_Work to be completed:_ Please retype each of the records below word for word, leaving out the pictures.

....

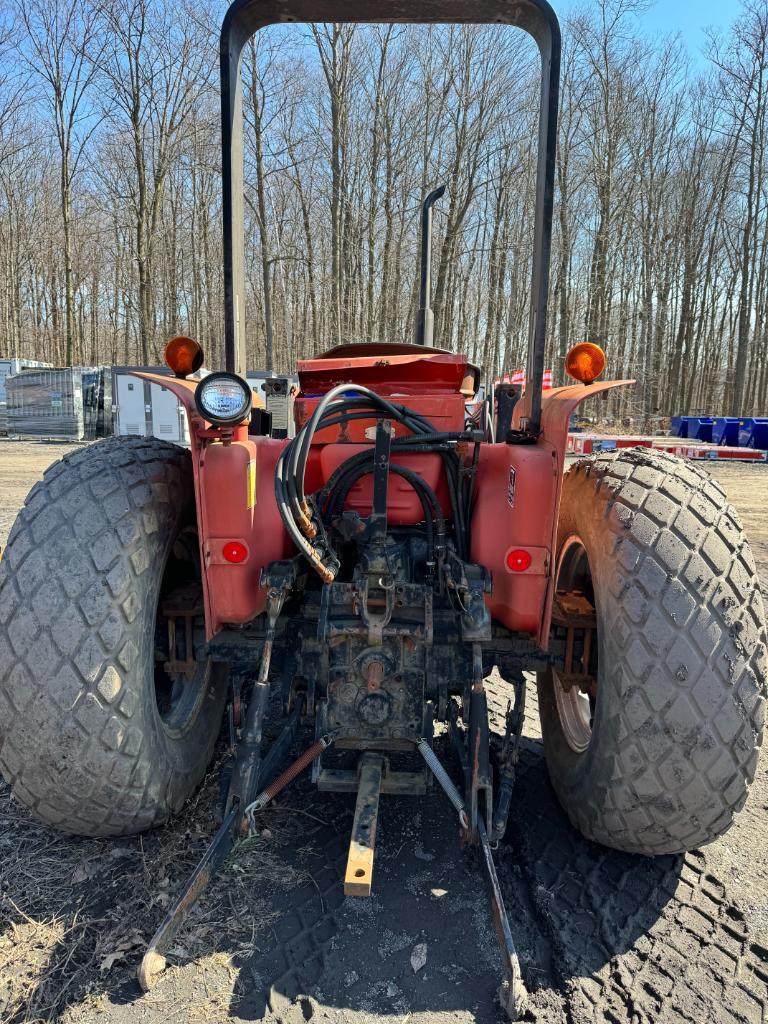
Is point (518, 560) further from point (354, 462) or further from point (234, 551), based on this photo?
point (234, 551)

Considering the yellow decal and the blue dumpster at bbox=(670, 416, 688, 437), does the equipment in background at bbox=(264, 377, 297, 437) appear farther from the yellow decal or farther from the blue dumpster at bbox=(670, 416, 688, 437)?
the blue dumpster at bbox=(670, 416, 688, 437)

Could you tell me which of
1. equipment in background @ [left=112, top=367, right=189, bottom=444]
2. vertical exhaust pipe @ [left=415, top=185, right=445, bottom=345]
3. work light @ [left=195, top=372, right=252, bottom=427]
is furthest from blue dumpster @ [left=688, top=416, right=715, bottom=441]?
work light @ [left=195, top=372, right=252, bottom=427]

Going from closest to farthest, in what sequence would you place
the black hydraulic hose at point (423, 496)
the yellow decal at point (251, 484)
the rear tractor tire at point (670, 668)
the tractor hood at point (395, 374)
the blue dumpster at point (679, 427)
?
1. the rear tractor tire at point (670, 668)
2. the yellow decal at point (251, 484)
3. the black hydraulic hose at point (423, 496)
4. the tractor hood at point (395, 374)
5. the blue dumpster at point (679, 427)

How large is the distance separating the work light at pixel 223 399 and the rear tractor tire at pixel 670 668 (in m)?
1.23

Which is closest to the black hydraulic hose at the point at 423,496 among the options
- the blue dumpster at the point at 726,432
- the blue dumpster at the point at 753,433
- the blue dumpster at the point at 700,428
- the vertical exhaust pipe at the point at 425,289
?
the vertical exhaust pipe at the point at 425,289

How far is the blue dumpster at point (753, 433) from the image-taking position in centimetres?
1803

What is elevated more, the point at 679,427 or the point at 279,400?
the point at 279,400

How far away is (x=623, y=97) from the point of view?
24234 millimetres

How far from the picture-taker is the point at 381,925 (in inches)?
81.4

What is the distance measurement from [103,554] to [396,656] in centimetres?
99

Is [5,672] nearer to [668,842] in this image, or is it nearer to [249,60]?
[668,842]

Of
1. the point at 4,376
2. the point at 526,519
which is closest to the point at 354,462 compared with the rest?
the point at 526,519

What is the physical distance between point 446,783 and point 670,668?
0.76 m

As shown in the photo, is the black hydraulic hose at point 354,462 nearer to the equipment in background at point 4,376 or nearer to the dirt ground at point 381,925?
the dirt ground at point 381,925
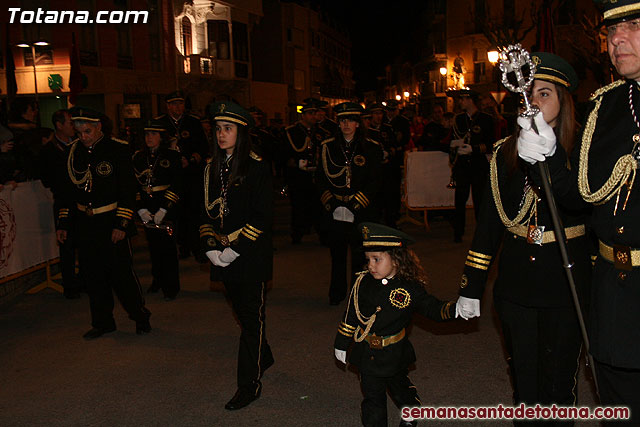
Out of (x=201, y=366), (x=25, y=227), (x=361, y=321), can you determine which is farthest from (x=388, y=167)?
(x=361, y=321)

....

_Solved problem:_
Is point (518, 560) further from point (354, 462) or further from point (234, 551), based on this photo?
point (234, 551)

Considering the yellow decal and the blue dumpster at bbox=(670, 416, 688, 437), does the equipment in background at bbox=(264, 377, 297, 437) appear farther from the yellow decal or farther from the blue dumpster at bbox=(670, 416, 688, 437)?
the blue dumpster at bbox=(670, 416, 688, 437)

Could you tell me which of
1. equipment in background @ [left=112, top=367, right=189, bottom=444]
2. vertical exhaust pipe @ [left=415, top=185, right=445, bottom=345]
3. work light @ [left=195, top=372, right=252, bottom=427]
is furthest from blue dumpster @ [left=688, top=416, right=715, bottom=441]?
work light @ [left=195, top=372, right=252, bottom=427]

Going from closest to farthest, in what sequence would you place
the black hydraulic hose at point (423, 496)
the yellow decal at point (251, 484)
the rear tractor tire at point (670, 668)
the tractor hood at point (395, 374)
the blue dumpster at point (679, 427)
?
1. the rear tractor tire at point (670, 668)
2. the yellow decal at point (251, 484)
3. the black hydraulic hose at point (423, 496)
4. the tractor hood at point (395, 374)
5. the blue dumpster at point (679, 427)

How large is the distance separating the work light at pixel 223 399 and the rear tractor tire at pixel 670 668 (in m)?
1.23

Which is closest to the black hydraulic hose at the point at 423,496 among the options
- the blue dumpster at the point at 726,432
- the blue dumpster at the point at 753,433
- the blue dumpster at the point at 700,428
- the vertical exhaust pipe at the point at 425,289
?
the vertical exhaust pipe at the point at 425,289

How far is the blue dumpster at point (753, 433) from the image-taking position in centimetres?
1803

What is elevated more, the point at 679,427 or the point at 279,400?
the point at 279,400

How far away is (x=623, y=97) from the point of view?
24234 millimetres

How far from the picture-taker is the point at 381,925 (in inches)?
81.4

What is the distance measurement from [103,554] to [396,656] in centimetres?
99

Is [5,672] nearer to [668,842] in this image, or is it nearer to [249,60]?
[668,842]

Of
1. the point at 4,376
2. the point at 526,519
which is closest to the point at 354,462 compared with the rest?
the point at 526,519

What is the physical distance between point 446,783 and point 670,668?
0.76 m

As shown in the photo, is the black hydraulic hose at point 354,462 nearer to the equipment in background at point 4,376 or nearer to the dirt ground at point 381,925?
the dirt ground at point 381,925
Out of (x=201, y=366), (x=25, y=227), (x=361, y=321), can you determine which is farthest from (x=388, y=167)?
(x=361, y=321)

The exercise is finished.